XML Namespaces, XML API, XPath

XML Namespaces (jmenné prostory)

XML Namespaces (W3C Recommendation, currently Namespaces in XML 1.0 (Third Edition) W3C Recommendation 8 Dec 2009): http://www.w3.org/TR/REC-xml-names
to new XML, there exists Namespaces in XML 1.1 W3C Recommendation (Second Edition) 16 August 2006. Andrew Layman, Richard Tobin, Tim Bray, Dave Hollander
They define logical spaces for names of elements, attributes in XML document.
They give the elements and attributes the "third dimension".
To each NS in XML, there is exactly one ("globally") unique identifier, given by URI (URIs is a superset of URLs).
NS corresponding to an URI does not anyhow relate to content that would potentially be available under the URL ("nothing is downloaded when processing NSs".

Prefixes and Equivalence of NSs (1)

Instead of URIs for denoting a namespace in document, one uses prefixes for these NS mapped to the respective URI using xmlns:prefix="URI".
Element- or attribute-name containing colon (:) is denoted as Qualified Name, QName.
Two NS are equal iff their URIs are one-to-one-character the same (in UNICODE).
Namespaces do not apply to text nodes.
Element/attribute need not be in a namespace.
NS prefix declaration or declaration or the implicit NS recursively applies to all descendants (child elements, their children etc.), unless another declaration "remaps" the given prefix.
One NS is co-called implicit (default) NS, declared by attribute xmlns=
Default NSs are NOT applied to attributes!!!, thus attributes without an explicit prefix do not belong to any NS.

Example 1. Default NS

<html xmlns="http://www.w3.org/1999/xhtml" xml:lang="en" lang="en">
   <body>
      <h1>Huraaaa</h1>
   </body>
</html>

Example 2. Prefixed NS

<xhtml:html xmlns:xhtml="http://www.w3.org/1999/xhtml" xml:lang="en" lang="en">
   <xhtml:body>
      <xhtml:h1>Huraaaa</xhtml:h1>
   </xhtml:body>
</xhtml:html>

Issues related to NS

NS are not compatible with DTD.
DTD strictly differentiates between eg. name xi:include and include even if they belong to the same NS and should thus have the same interpretation/meaning for applications.

API for XML Processing (to repeat)

### Exercises:
(A) Answer these questions using the XML namespaces notes above:
(i) Which attribute declares the default namespace?
(ii) Under what condition are two namespaces equal?
(iii) To which namespace does an attribute without an explicit prefix belong?
(B) Resume the XML namespaces notes after their last line, the heading "API for XML Processing (to repeat)".

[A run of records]

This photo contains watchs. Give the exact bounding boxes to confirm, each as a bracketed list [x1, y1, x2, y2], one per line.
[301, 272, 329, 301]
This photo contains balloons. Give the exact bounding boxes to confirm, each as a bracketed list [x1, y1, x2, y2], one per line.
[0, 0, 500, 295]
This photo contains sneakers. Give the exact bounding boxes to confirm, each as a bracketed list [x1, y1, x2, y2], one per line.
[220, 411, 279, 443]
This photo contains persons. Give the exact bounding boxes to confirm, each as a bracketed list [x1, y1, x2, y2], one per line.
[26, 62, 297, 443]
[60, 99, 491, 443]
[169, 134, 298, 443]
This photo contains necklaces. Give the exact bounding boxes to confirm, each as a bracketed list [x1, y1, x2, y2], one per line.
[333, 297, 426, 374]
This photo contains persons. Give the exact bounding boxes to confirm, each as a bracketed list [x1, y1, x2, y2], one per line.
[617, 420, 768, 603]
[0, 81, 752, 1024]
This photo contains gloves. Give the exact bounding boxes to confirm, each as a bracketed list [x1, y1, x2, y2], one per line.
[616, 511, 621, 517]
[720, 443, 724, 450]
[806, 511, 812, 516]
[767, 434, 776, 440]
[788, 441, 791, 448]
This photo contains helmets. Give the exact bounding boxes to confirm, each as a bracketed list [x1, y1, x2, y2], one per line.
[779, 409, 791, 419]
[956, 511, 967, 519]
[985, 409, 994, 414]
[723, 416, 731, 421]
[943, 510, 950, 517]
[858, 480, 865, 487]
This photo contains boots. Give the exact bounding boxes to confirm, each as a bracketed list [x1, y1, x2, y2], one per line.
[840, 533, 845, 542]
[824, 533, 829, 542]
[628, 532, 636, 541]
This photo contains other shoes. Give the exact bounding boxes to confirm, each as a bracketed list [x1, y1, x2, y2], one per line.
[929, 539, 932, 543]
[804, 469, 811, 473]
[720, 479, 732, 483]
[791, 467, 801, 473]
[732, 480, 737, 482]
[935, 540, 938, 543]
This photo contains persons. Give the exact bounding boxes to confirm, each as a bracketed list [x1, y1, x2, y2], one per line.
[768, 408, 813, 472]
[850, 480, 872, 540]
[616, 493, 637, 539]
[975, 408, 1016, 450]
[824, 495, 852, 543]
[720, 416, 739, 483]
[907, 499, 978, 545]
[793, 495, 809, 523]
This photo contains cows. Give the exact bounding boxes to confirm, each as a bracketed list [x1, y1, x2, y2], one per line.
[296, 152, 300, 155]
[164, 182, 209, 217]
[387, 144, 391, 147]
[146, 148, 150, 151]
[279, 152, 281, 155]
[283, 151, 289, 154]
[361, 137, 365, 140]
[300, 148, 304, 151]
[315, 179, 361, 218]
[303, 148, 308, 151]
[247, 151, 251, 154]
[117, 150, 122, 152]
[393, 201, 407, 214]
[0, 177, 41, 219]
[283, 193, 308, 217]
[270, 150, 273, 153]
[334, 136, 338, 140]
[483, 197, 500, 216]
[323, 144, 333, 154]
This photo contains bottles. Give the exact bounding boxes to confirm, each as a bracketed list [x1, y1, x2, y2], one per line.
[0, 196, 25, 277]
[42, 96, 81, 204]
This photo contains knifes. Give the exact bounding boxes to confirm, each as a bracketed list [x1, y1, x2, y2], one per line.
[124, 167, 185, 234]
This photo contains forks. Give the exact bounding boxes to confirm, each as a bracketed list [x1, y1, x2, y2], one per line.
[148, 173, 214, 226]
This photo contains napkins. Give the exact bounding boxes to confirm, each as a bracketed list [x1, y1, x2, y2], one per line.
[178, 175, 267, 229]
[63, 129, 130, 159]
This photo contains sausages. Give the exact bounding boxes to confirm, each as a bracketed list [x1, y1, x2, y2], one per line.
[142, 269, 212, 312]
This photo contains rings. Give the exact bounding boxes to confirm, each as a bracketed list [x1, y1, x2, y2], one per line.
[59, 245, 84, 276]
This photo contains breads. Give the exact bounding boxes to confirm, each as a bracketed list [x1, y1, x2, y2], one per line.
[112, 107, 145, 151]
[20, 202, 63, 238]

### Solved tasks:
(A)
(i) The attribute xmlns=
(ii) Their URIs must be one-to-one-character the same (in Unicode).
(iii) It does not belong to any namespace, because default namespaces are not applied to attributes.

(B)
APIs offer simple standardized XML access.
APIs connect application to the parser and applications together.
APIs allow XML processing without knowledge of physical document structure (entities).
APIs optimize XML processing.

XML APIs Fundamental Types

Tree-based API
Event-based API
API based on pulling events/elements off the document (Pull API).

Tree-based API

They map an XML document to a memory-based tree structure.
allows to traverse the entire DOM tree.
best-known - Document Object Model (DOM from W3C, see http://www.w3.org/DOM)

Programming Language Specific Models

Java: JDOM - http://jdom.org
Java: dom4j - http://dom4j.org
Java: XOM - http://www.xom.nu
Python: 4Suite - http://4suite.org
PHP: SimpleXML - http://www.php.net/simplexml

Document Object Model (DOM)

Basic interface to process and access the tree representation of XML data
Three versions of DOM: DOM Level 1, 2, 3
DOM - does not depend on the XML parsing.
Described using IDL + API descriptions for particular programming languages (C++, Java, etc.)

HTML Documents Speciﬁc DOM

The HTML Core DOM is more less consolidated with the XML DOM
Designated to CSS
Used for dynamic HTML programming (scripting using VB Script, JavaScript, etc)
Contains the browser environment (windows, history, etc) besides the document model itself.

DOM references

JAXP Tutorial, part dedicated to the DOM Part III: XML and the Document Object Model (DOM) (http://java.sun.com/xml/jaxp/dist/1.1/docs/tutorial/dom/index.html)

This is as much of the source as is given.